Hope you are having a great holiday!

Best,

Amartya
commented by (70.1k points)
Hi Amartya,
Thanks for your patience on my slow answer to this (and also on your SVD PR - we really do need to get to that and appreciate your contribution).

So I haven't thought about the non-contracting product in the context of QN's for a while, but I just thought about it a bit and I think recall what the problem was. (I'll give a more concrete example below.) The problem, I believe, is that there are lots of situations where if you input two QN-conserving ITensors, which currently we require to have a single, well-defined overall QN flux, then the output of the non-contracting product can result in a tensor that violates this condition, and will not have a well-defined QN flux.

There may be some resolutions to this issue:
1. we could just throw an error for these cases, but still allow the non-contracting product to work otherwise
2. we could introduce a more general kind of QN ITensor which is allowed to have non-zero blocks corresponding to *different* fluxes

However, I'm not sure if 1 is worth it, and 2 opens up a whole can of worms in terms of what guarantees we can provide about QN conservation and also about performance of block-sparse calculations (i.e. what if the quote "block sparse" tensor has most of its blocks actually non-zero?).

Now for a concrete example (and please tell me if you happen to catch a flaw in this example, as I may have misremembered some details even about what non-contracting product is supposed to do), say there are two tensors A and B. Let's say they each individually have a well-defined QN flux of zero. Let's say they each have two indices as well. A has indices i and j, and B has indices j and k (all with Out arrows). So that means that any non-zero block of A or B correspond to settings of the indices where the QN's of i and j add up to zero, or the QNs of j and k add up to zero.

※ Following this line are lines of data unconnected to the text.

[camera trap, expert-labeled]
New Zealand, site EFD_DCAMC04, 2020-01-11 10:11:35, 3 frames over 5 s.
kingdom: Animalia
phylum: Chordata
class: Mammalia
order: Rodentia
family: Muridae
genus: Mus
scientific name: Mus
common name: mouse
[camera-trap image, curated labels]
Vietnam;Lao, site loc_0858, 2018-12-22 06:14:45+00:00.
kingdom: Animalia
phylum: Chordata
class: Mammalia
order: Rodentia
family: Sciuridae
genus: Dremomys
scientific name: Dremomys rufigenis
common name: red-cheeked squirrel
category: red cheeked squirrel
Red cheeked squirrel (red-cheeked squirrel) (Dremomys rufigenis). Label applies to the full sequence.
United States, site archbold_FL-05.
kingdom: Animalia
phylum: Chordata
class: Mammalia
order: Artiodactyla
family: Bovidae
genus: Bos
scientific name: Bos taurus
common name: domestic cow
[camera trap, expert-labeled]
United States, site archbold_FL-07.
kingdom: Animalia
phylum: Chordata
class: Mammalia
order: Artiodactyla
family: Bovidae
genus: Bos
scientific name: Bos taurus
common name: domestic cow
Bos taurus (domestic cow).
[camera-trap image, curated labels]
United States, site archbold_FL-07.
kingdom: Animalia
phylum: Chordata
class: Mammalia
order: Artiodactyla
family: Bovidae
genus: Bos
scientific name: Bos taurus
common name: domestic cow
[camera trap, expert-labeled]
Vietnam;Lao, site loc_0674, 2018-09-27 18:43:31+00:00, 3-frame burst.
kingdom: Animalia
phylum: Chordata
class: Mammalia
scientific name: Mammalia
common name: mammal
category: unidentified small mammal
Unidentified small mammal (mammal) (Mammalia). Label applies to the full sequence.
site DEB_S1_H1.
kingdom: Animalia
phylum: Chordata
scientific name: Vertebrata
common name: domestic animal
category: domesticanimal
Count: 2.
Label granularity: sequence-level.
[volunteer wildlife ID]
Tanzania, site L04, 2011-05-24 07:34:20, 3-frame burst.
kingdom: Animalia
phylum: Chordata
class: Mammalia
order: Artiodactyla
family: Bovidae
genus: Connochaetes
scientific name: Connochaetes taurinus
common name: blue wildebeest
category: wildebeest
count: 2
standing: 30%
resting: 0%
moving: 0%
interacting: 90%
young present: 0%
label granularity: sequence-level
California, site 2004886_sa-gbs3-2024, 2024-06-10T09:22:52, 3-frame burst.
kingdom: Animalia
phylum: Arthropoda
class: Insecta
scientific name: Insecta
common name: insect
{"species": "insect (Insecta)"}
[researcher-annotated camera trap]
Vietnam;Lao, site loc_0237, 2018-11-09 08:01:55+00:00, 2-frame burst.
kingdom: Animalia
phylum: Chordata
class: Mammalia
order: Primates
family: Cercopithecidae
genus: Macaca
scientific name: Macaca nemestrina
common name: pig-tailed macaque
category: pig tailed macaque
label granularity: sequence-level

Now if we do the non-contracting product of A and B, what we mean is that we "lock" or "tie" the j index of each together, to get a new tensor C_ijk. But when we do this, say then if Index i carries a QN q, then j will have to carry a QN of -q by the condition that A has zero flux. But then also k will carry a QN of q because B also had zero flux. So the overall QN of that block will be q-q+q which is q. However q can take multiple values, so then the flux of C can take multiple values, making it not a valid QN ITensor.

So I hope that example is both clear and accurate!

Best regards,
Miles
commented by (70.1k points)
One last comment about the possible solution #1 of just allow non-contracting product but throwing an error in some cases. I think this might be more confusing than helpful, because it's subtle to understand the cases where it fails and why. So it would be like a very fiddly tool that errors a lot, and I'm not sure if the user experience of that would be a good balance with its usefulness. But maybe I'm wrong about that.

Another solution we might pursue is just to ask people to use diagonal ITensors (like the "delta" tensor) to accomplish the same result as what the non-contracting product does. Then we could more easily explain the unallowed cases as ones where the diagonal ITensor does not conserve QNs.
commented by (180 points)
Thank you, Miles.  I have been also been really caught up with work.  I hope to be able to think along the lines that you have indicated more over the next couple of weeks, after brushing up on the QN-conserving ITensors.